When Telecom and Data Services Fail People Get Angry
The third week of July 2022 was not a good one for Canadian telecom companies. It was particularly bad for Rogers, after a yet-to-be explained glitch knocked out internet and wireless services for more than 10 million customers all across Canada. And yes, people are angry.
Canada's telecom industry is dominated by three companies: Rogers, Bell Canada and Telus. The three companies combined control more than 90% of the Canadian market so, when one goes down, a lot of people are affected.
What made the most recent shutdown so maddening for so many people was that Rogers was unable to get things up and running in a timely manner. The outage lasted a stunning 19 hours and affected everything from 911 services to local internet access.
The Official Explanation
Rogers' official explanation was a maintenance update failure. That explanation did not sit well with Canadian regulators. They responded by giving the company just a few days to produce a detailed report explaining exactly what happened.
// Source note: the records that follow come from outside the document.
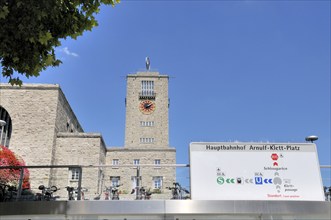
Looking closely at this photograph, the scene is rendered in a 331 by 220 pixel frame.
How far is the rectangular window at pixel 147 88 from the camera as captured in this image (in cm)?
6341

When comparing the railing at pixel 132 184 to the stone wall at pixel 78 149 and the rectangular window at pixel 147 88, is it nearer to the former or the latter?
the stone wall at pixel 78 149

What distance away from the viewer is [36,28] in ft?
27.3

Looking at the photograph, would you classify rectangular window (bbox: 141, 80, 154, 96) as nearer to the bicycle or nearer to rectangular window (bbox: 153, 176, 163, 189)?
the bicycle

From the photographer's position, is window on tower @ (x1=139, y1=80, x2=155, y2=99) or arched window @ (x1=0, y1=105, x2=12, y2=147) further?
window on tower @ (x1=139, y1=80, x2=155, y2=99)

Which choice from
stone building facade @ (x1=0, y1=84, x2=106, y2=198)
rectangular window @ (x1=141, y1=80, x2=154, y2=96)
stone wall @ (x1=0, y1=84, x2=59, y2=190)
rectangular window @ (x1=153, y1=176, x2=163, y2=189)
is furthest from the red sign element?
rectangular window @ (x1=141, y1=80, x2=154, y2=96)

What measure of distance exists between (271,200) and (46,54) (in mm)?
7089

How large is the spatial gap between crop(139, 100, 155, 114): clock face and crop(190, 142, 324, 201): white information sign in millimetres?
50641

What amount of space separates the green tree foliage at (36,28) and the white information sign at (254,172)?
15.1ft

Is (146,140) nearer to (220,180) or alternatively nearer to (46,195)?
(46,195)

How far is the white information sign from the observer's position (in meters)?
10.9

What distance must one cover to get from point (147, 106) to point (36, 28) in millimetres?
54052

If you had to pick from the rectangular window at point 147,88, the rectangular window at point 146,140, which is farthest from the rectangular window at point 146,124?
the rectangular window at point 147,88

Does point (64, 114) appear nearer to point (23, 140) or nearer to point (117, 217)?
point (23, 140)

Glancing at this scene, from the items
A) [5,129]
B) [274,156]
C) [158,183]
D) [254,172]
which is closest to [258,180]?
[254,172]
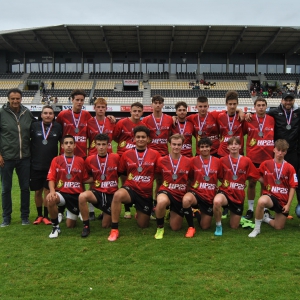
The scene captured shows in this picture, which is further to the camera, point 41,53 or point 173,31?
point 41,53

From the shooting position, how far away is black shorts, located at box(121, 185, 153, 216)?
4645mm

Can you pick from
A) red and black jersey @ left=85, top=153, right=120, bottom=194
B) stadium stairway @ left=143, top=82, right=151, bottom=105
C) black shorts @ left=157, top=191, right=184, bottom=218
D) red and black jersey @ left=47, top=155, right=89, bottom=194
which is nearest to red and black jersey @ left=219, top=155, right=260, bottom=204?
black shorts @ left=157, top=191, right=184, bottom=218

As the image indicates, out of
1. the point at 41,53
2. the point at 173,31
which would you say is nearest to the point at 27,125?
the point at 173,31

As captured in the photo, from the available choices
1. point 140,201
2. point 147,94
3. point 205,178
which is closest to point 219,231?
point 205,178

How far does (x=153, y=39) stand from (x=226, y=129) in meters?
29.9

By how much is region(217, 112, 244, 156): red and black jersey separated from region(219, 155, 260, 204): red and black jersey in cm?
65

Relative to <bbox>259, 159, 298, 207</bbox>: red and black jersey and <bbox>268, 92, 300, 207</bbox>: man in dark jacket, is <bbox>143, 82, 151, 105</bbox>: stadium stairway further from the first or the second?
<bbox>259, 159, 298, 207</bbox>: red and black jersey

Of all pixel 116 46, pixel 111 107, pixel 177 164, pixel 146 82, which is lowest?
pixel 177 164

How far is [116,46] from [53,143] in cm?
3225

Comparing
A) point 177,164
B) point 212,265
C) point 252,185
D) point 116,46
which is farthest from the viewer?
point 116,46

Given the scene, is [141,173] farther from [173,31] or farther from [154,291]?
[173,31]

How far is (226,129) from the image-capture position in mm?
5473

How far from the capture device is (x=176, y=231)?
470 cm

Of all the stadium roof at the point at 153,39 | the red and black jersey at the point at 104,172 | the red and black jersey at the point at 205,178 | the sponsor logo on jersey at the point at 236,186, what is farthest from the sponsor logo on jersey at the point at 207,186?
the stadium roof at the point at 153,39
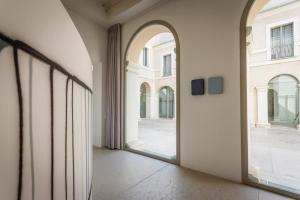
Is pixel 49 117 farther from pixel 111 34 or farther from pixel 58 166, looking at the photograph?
pixel 111 34

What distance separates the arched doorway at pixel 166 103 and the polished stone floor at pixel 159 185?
9753mm

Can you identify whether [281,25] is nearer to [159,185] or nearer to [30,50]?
[159,185]

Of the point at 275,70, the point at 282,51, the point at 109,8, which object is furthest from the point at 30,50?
the point at 282,51

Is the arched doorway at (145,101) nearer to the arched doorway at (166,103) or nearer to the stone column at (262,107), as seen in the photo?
the arched doorway at (166,103)

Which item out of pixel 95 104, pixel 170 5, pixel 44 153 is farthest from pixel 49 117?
pixel 95 104

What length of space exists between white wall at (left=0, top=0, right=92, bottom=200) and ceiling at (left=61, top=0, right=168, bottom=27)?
2836mm

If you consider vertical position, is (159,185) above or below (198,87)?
below

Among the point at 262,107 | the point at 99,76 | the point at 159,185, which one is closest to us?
the point at 159,185

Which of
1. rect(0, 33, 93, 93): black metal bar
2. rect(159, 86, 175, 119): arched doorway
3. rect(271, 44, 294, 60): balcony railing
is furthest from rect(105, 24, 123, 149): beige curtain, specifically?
rect(159, 86, 175, 119): arched doorway

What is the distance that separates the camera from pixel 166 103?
12906mm

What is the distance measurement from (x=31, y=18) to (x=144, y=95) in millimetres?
12638

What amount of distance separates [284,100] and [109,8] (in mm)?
9266

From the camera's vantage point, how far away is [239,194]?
6.55 ft

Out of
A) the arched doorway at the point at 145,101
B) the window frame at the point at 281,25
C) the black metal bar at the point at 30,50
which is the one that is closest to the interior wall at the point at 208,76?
the black metal bar at the point at 30,50
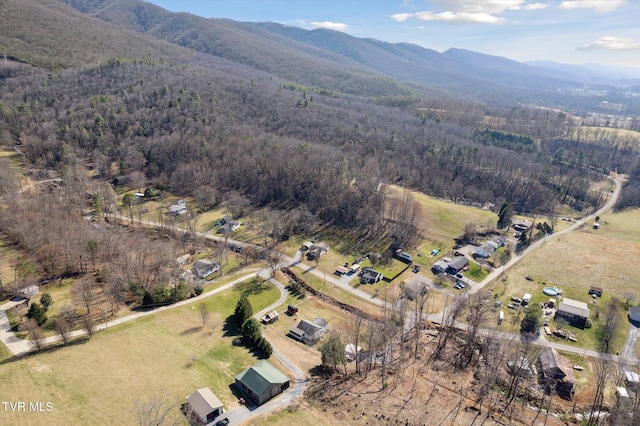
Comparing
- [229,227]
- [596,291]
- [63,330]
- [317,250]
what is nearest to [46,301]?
[63,330]

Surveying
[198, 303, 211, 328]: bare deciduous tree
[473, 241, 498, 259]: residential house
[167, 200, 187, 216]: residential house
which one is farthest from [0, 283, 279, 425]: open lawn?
[473, 241, 498, 259]: residential house

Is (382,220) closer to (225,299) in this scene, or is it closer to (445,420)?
(225,299)

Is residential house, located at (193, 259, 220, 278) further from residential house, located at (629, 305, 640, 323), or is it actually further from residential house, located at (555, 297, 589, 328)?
residential house, located at (629, 305, 640, 323)

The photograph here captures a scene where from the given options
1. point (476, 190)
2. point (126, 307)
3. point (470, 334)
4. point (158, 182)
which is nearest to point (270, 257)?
point (126, 307)

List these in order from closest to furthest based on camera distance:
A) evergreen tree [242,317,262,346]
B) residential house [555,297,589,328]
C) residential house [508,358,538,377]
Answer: residential house [508,358,538,377] < evergreen tree [242,317,262,346] < residential house [555,297,589,328]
In the meantime, Canadian lawmakers are planning a complete investigation of their own. Rogers continues to try to diffuse the situation with ongoing public apologies and the promise of a five-day service credit to compensate for any losses caused by the outage.
Things Happen But…
The Canadian media and government have been absolutely relentless in their criticisms of Rogers since the shutdown. We would not expect anything different but, in fairness, nothing is perfect. All technologies fail at some point. Every system has its weaknesses; every policy has its gaps that remain unforeseen until exposed by a serious problem.
Could Rogers have done anything to prevent the outage? We cannot say until we learn the actual cause. We may find out that it just boils down to the fact that things happen but, even if this is the case, being down for 19 hours is another matter altogether.
That's Why We Have Redundancy
When your customer base is more than ten million, there is a certain expectation of redundancy being built-in to your system. Redundancy is standard to telecom and data services. Any data centre worth its salt operates with built-in redundancy and the same goes for collocation centres, telecom centres, etc.
The important question relating to the Rogers failure is not why it happened. Anyone who owns a PC knows that just one software glitch can lead to a blue screen of death and a computer that no longer works. No, the important question is why it took so long to restore service.
Going 19 hours without 911 services is unacceptable and downright dangerous. Expecting people who no longer have landline telephones to go nearly a full day without being able to make a phone call is not reasonable. Something went wrong with Rogers' redundancy capabilities. That is what needs to be determined and fixed.
You Never Really Know
Canada has heavily restricted telecom competition to keep foreign operators out of the market. They have created a highly consolidated system that allows the top three companies the ability to pretty much do what they want. In other countries, including the UK, the exact opposite scenario exists. The one thing all national markets have in common is this: you never really know when service is going to go down.
It's not possible to maintain 100% uptime in perpetuity. Things happen and when they do, people get angry. The best telecom and data services companies can do is implement redundancy strategies and policies designed to recover from failures as quickly as possible. Rogers fell down somewhere in that arena in mid-July and now they are paying for it.